Even then a vague suspicion that all was not right led Colonel Preston to step back a single step, and, though he had no weapons, he clenched his fist and braced himself for an assault which he did not expect.

The darkness was too complete for him to see anything, while the faint ember, smouldering in the fire-place, threw no reflection on the figure of the pioneer, so as to reveal his precise position.

It was a providential instinct that led Colonel Preston to take this precaution, for as he recoiled some one struck a venomous blow at him with a knife, under the supposition that he was standing on the same spot where he stood at the moment the door was opened. Had he been there, he would have been killed with the suddenness almost of the lightning stroke.

The pioneer could not see, and he heard nothing except a sudden expiration of the breath, which accompanied the fierce blow into vacancy, but he knew like a flash that, instead of Jo, it was a Wyandot Indian who was in the act of making a rush to open the way for the other warriors behind him.

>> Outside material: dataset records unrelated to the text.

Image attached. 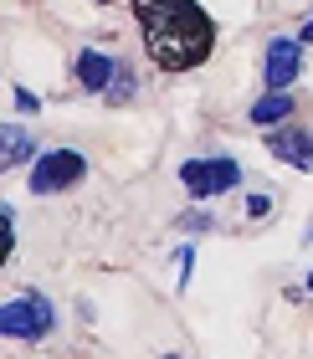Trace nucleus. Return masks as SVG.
<instances>
[{
	"instance_id": "1",
	"label": "nucleus",
	"mask_w": 313,
	"mask_h": 359,
	"mask_svg": "<svg viewBox=\"0 0 313 359\" xmlns=\"http://www.w3.org/2000/svg\"><path fill=\"white\" fill-rule=\"evenodd\" d=\"M144 31V52L164 72H190L216 52V21L195 0H128Z\"/></svg>"
},
{
	"instance_id": "2",
	"label": "nucleus",
	"mask_w": 313,
	"mask_h": 359,
	"mask_svg": "<svg viewBox=\"0 0 313 359\" xmlns=\"http://www.w3.org/2000/svg\"><path fill=\"white\" fill-rule=\"evenodd\" d=\"M180 185H185L195 201H211V195H226L241 185V165L226 154H206V159H185L180 165Z\"/></svg>"
},
{
	"instance_id": "3",
	"label": "nucleus",
	"mask_w": 313,
	"mask_h": 359,
	"mask_svg": "<svg viewBox=\"0 0 313 359\" xmlns=\"http://www.w3.org/2000/svg\"><path fill=\"white\" fill-rule=\"evenodd\" d=\"M52 329H57V313L41 292H26V298L0 308V334L6 339H46Z\"/></svg>"
},
{
	"instance_id": "4",
	"label": "nucleus",
	"mask_w": 313,
	"mask_h": 359,
	"mask_svg": "<svg viewBox=\"0 0 313 359\" xmlns=\"http://www.w3.org/2000/svg\"><path fill=\"white\" fill-rule=\"evenodd\" d=\"M82 175H88V159L77 149H41L36 165H31V190L36 195H62V190H72Z\"/></svg>"
},
{
	"instance_id": "5",
	"label": "nucleus",
	"mask_w": 313,
	"mask_h": 359,
	"mask_svg": "<svg viewBox=\"0 0 313 359\" xmlns=\"http://www.w3.org/2000/svg\"><path fill=\"white\" fill-rule=\"evenodd\" d=\"M303 77V41L298 36H272L262 52V83L267 88H293Z\"/></svg>"
},
{
	"instance_id": "6",
	"label": "nucleus",
	"mask_w": 313,
	"mask_h": 359,
	"mask_svg": "<svg viewBox=\"0 0 313 359\" xmlns=\"http://www.w3.org/2000/svg\"><path fill=\"white\" fill-rule=\"evenodd\" d=\"M267 149H272V159H283L293 170H313V128L277 123V128H267Z\"/></svg>"
},
{
	"instance_id": "7",
	"label": "nucleus",
	"mask_w": 313,
	"mask_h": 359,
	"mask_svg": "<svg viewBox=\"0 0 313 359\" xmlns=\"http://www.w3.org/2000/svg\"><path fill=\"white\" fill-rule=\"evenodd\" d=\"M113 72H119V57L98 52V46H82V52L72 57V77H77L82 93H98V97H103L108 83H113Z\"/></svg>"
},
{
	"instance_id": "8",
	"label": "nucleus",
	"mask_w": 313,
	"mask_h": 359,
	"mask_svg": "<svg viewBox=\"0 0 313 359\" xmlns=\"http://www.w3.org/2000/svg\"><path fill=\"white\" fill-rule=\"evenodd\" d=\"M293 113H298L293 88H267L252 108H246V118H252L257 128H277V123H293Z\"/></svg>"
},
{
	"instance_id": "9",
	"label": "nucleus",
	"mask_w": 313,
	"mask_h": 359,
	"mask_svg": "<svg viewBox=\"0 0 313 359\" xmlns=\"http://www.w3.org/2000/svg\"><path fill=\"white\" fill-rule=\"evenodd\" d=\"M0 139H6V170L36 165V139H31L26 128H15V123H6V128H0Z\"/></svg>"
},
{
	"instance_id": "10",
	"label": "nucleus",
	"mask_w": 313,
	"mask_h": 359,
	"mask_svg": "<svg viewBox=\"0 0 313 359\" xmlns=\"http://www.w3.org/2000/svg\"><path fill=\"white\" fill-rule=\"evenodd\" d=\"M134 93H139V83H134V67H128V62H119V72H113V83H108V93H103V103H108V108H124Z\"/></svg>"
},
{
	"instance_id": "11",
	"label": "nucleus",
	"mask_w": 313,
	"mask_h": 359,
	"mask_svg": "<svg viewBox=\"0 0 313 359\" xmlns=\"http://www.w3.org/2000/svg\"><path fill=\"white\" fill-rule=\"evenodd\" d=\"M180 231H190V236H201V231H216V221H211V210H185V216H175Z\"/></svg>"
},
{
	"instance_id": "12",
	"label": "nucleus",
	"mask_w": 313,
	"mask_h": 359,
	"mask_svg": "<svg viewBox=\"0 0 313 359\" xmlns=\"http://www.w3.org/2000/svg\"><path fill=\"white\" fill-rule=\"evenodd\" d=\"M11 97H15V108H21V113H41V97L31 93V88H15Z\"/></svg>"
},
{
	"instance_id": "13",
	"label": "nucleus",
	"mask_w": 313,
	"mask_h": 359,
	"mask_svg": "<svg viewBox=\"0 0 313 359\" xmlns=\"http://www.w3.org/2000/svg\"><path fill=\"white\" fill-rule=\"evenodd\" d=\"M267 210H272V201H267V195H246V216H252V221H262Z\"/></svg>"
},
{
	"instance_id": "14",
	"label": "nucleus",
	"mask_w": 313,
	"mask_h": 359,
	"mask_svg": "<svg viewBox=\"0 0 313 359\" xmlns=\"http://www.w3.org/2000/svg\"><path fill=\"white\" fill-rule=\"evenodd\" d=\"M298 41H313V11H308V21H303V31H298Z\"/></svg>"
},
{
	"instance_id": "15",
	"label": "nucleus",
	"mask_w": 313,
	"mask_h": 359,
	"mask_svg": "<svg viewBox=\"0 0 313 359\" xmlns=\"http://www.w3.org/2000/svg\"><path fill=\"white\" fill-rule=\"evenodd\" d=\"M308 292H313V272H308Z\"/></svg>"
},
{
	"instance_id": "16",
	"label": "nucleus",
	"mask_w": 313,
	"mask_h": 359,
	"mask_svg": "<svg viewBox=\"0 0 313 359\" xmlns=\"http://www.w3.org/2000/svg\"><path fill=\"white\" fill-rule=\"evenodd\" d=\"M98 6H113V0H98Z\"/></svg>"
},
{
	"instance_id": "17",
	"label": "nucleus",
	"mask_w": 313,
	"mask_h": 359,
	"mask_svg": "<svg viewBox=\"0 0 313 359\" xmlns=\"http://www.w3.org/2000/svg\"><path fill=\"white\" fill-rule=\"evenodd\" d=\"M164 359H175V354H164Z\"/></svg>"
}]
</instances>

The right fist shot forward, with all the power Colonel Preston could throw into it. He was an athlete and a good boxer. As he struck, he hurled his body with the fist, so that all the momentum possible went with it. Fortunately for the pioneer the blow landed on the forehead of the unprepared warrior, throwing him violently backward against his comrades, who were in the act of rushing forward to follow in his wake.

But for them he would have been flung prostrate full a dozen feet distant.